SUMARIO 3.1 Introducción
3.3 El Sistema turístico desde la perspectiva del valor del cliente
En un entorno tan cambiante como el actual, es clave para que el sector turístico mantenga su competitividad, entender los cambios de comportamiento y motivación de los turistas, dando respuestas acertadas y ofreciendo productos y servicios turísticos acordes a las nuevas demandas.
Para muchas personas, las vacaciones han dejado de considerarse un lujo para convertirse en una necesidad, y es probable que esta tendencia continúe. Los turistas son cada vez más informados y exigentes con respecto a sus hábitos de consumo en los viajes y a la relación calidad-precio, lo cual afecta al desarrollo de la actividad turística (Comisión Europea (1), 2003).
Hoy en día los consumidores exigen un nuevo turismo, lo que provoca que surjan nichos de mercados con una notable capacidad de crecimiento, entre los que se destacan el turismo verde o rural, el turismo de salud, el turismo cultural, el turismo de aventura y deporte, etc. (IET, 2003).

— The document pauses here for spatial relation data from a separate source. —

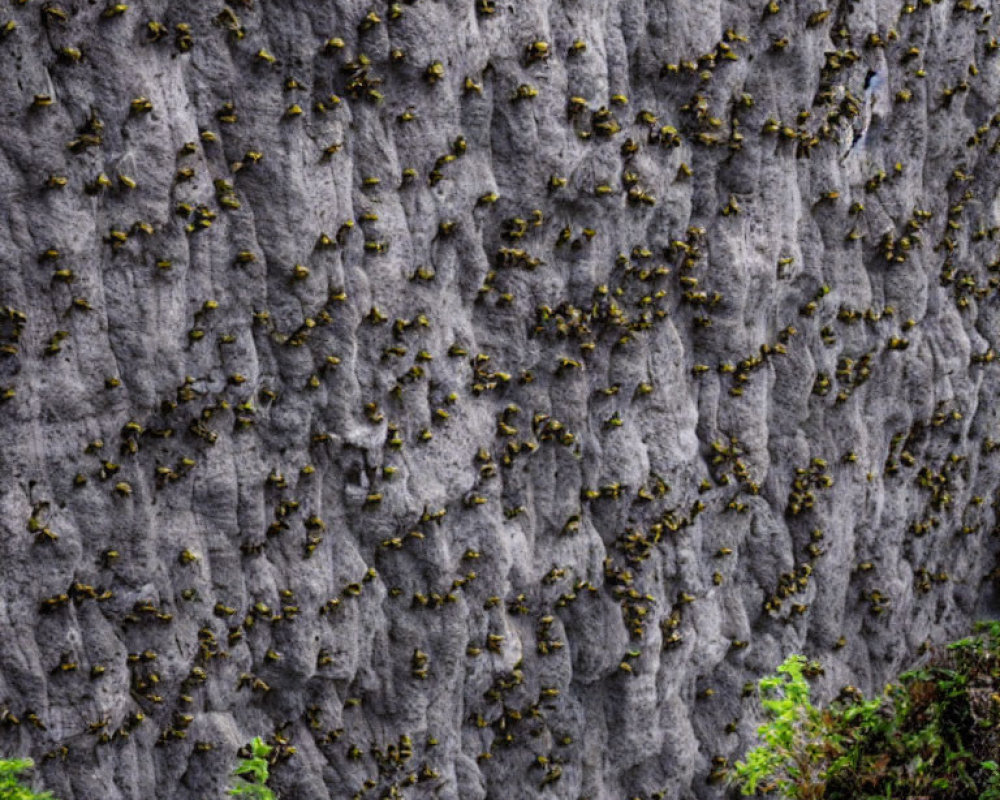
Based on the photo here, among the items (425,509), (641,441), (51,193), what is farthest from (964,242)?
(51,193)

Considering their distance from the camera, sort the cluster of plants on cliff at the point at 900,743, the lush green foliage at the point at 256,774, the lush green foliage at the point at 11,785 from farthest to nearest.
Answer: the cluster of plants on cliff at the point at 900,743 < the lush green foliage at the point at 256,774 < the lush green foliage at the point at 11,785

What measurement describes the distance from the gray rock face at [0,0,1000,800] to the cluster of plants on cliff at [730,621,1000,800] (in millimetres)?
1093

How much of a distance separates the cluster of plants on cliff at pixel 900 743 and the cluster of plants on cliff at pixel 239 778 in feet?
8.15

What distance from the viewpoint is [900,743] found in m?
5.91

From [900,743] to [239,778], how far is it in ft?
10.9

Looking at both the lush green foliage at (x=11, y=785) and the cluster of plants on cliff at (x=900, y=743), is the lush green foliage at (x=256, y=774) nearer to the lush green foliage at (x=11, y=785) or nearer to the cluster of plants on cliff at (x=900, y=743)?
the lush green foliage at (x=11, y=785)

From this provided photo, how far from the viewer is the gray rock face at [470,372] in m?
5.15

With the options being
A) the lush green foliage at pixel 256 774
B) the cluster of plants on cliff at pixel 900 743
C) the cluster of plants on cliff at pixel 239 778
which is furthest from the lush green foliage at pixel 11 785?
the cluster of plants on cliff at pixel 900 743

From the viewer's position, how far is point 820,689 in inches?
309

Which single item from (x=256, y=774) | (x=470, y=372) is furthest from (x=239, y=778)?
(x=470, y=372)

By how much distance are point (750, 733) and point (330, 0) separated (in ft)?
16.7

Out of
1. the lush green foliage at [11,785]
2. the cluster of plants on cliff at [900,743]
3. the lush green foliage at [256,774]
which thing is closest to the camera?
the lush green foliage at [11,785]

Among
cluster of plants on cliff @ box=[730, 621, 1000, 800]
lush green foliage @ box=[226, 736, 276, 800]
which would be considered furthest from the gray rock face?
cluster of plants on cliff @ box=[730, 621, 1000, 800]

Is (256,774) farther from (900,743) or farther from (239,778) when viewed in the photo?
(900,743)
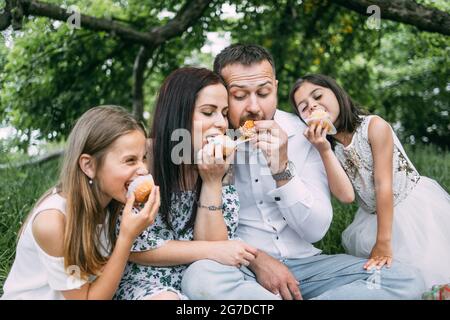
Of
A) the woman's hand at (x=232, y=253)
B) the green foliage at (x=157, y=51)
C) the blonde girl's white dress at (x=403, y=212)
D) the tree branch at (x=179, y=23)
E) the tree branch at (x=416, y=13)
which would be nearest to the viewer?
the woman's hand at (x=232, y=253)

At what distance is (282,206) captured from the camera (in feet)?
8.68

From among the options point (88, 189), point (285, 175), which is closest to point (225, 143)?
point (285, 175)

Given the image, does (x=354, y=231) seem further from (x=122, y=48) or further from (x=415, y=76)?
(x=415, y=76)

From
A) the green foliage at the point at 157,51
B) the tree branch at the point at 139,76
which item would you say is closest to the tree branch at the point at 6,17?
the green foliage at the point at 157,51

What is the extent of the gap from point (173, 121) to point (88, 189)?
53 centimetres

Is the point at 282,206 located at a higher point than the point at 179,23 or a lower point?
lower

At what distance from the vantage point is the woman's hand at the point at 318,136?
2.70 meters

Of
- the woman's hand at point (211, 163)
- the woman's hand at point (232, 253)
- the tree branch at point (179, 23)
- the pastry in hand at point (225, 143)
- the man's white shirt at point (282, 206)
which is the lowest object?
the woman's hand at point (232, 253)

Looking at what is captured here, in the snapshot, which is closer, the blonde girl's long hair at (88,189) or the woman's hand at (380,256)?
the blonde girl's long hair at (88,189)

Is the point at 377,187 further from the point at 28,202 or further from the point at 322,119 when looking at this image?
the point at 28,202

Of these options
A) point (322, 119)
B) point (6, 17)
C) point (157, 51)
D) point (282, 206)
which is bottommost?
point (282, 206)

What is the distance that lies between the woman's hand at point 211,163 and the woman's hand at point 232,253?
298 millimetres

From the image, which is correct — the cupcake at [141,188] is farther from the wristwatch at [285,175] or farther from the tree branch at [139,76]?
the tree branch at [139,76]

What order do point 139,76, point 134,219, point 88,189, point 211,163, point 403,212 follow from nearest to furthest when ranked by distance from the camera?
point 134,219
point 88,189
point 211,163
point 403,212
point 139,76
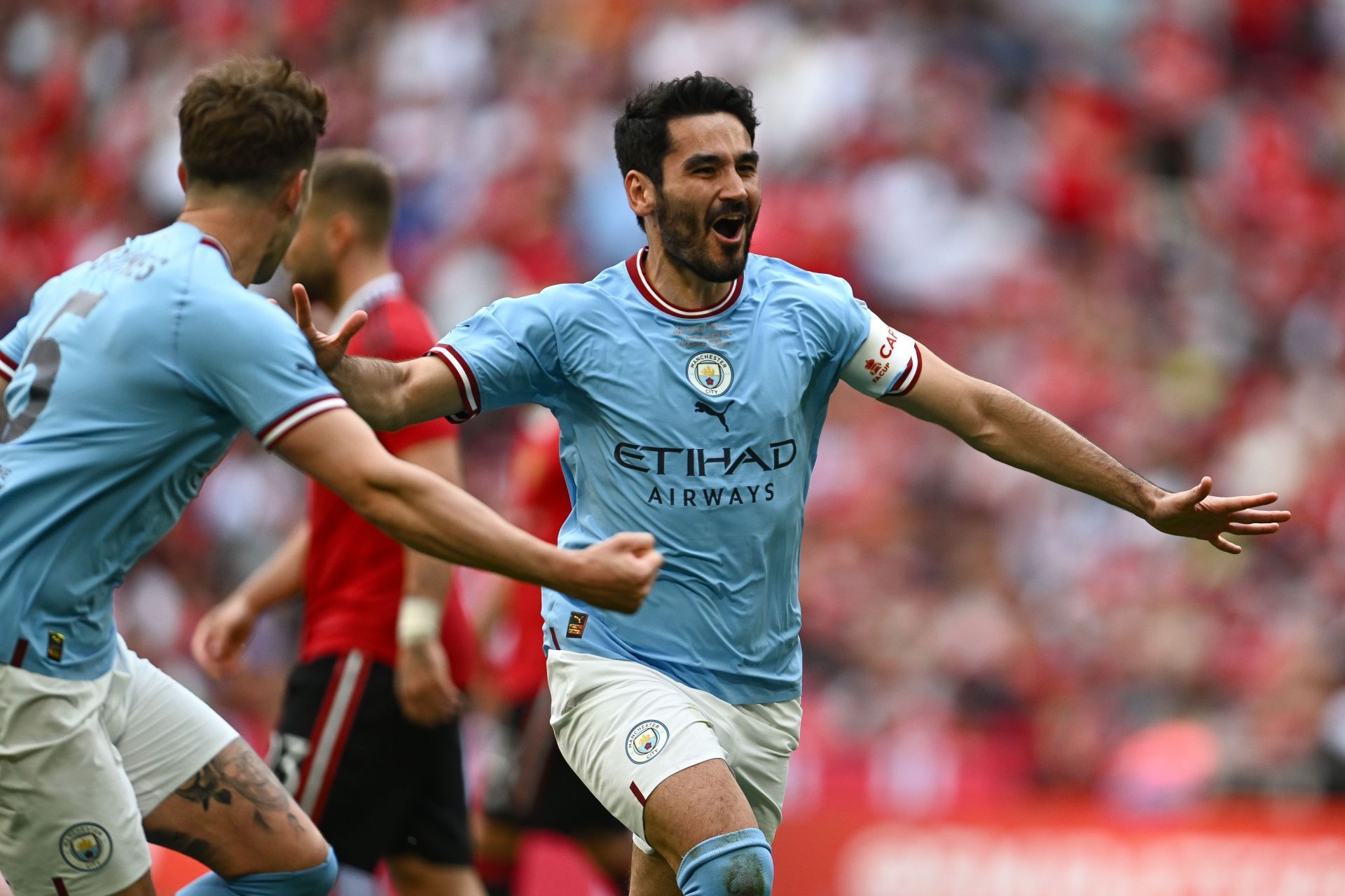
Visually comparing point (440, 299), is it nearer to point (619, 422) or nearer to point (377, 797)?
point (377, 797)

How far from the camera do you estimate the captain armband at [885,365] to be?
5.29 m

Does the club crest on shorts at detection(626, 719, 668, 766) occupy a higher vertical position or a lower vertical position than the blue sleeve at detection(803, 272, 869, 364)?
lower

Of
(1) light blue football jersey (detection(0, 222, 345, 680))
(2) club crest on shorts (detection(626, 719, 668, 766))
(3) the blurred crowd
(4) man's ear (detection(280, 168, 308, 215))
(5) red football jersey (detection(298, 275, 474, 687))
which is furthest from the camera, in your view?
(3) the blurred crowd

En este sentido, cabe subrayar que el sector turístico ha sido pionero en la adopción de tecnologías de información y comunicación (TICs), para utilizarlas en diversas funciones, desde la organización interna hasta la comunicación externa entre empresas del sector y entre éstas y los clientes, con el propósito de satisfacer mejor sus necesidades.
Muchos agentes públicos y privados pertenecientes al sector turístico están tomando conciencia de la necesidad real de invertir en sistemas de información y de gestión que permitan detectar y predecir dichos cambios de comportamiento, preferencias y motivaciones de los turistas. Por ejemplo, muchas empresas de viajes y de ocio ya han considerado los sistemas de gestión central de reservas como fundamentales para el éxito del negocio.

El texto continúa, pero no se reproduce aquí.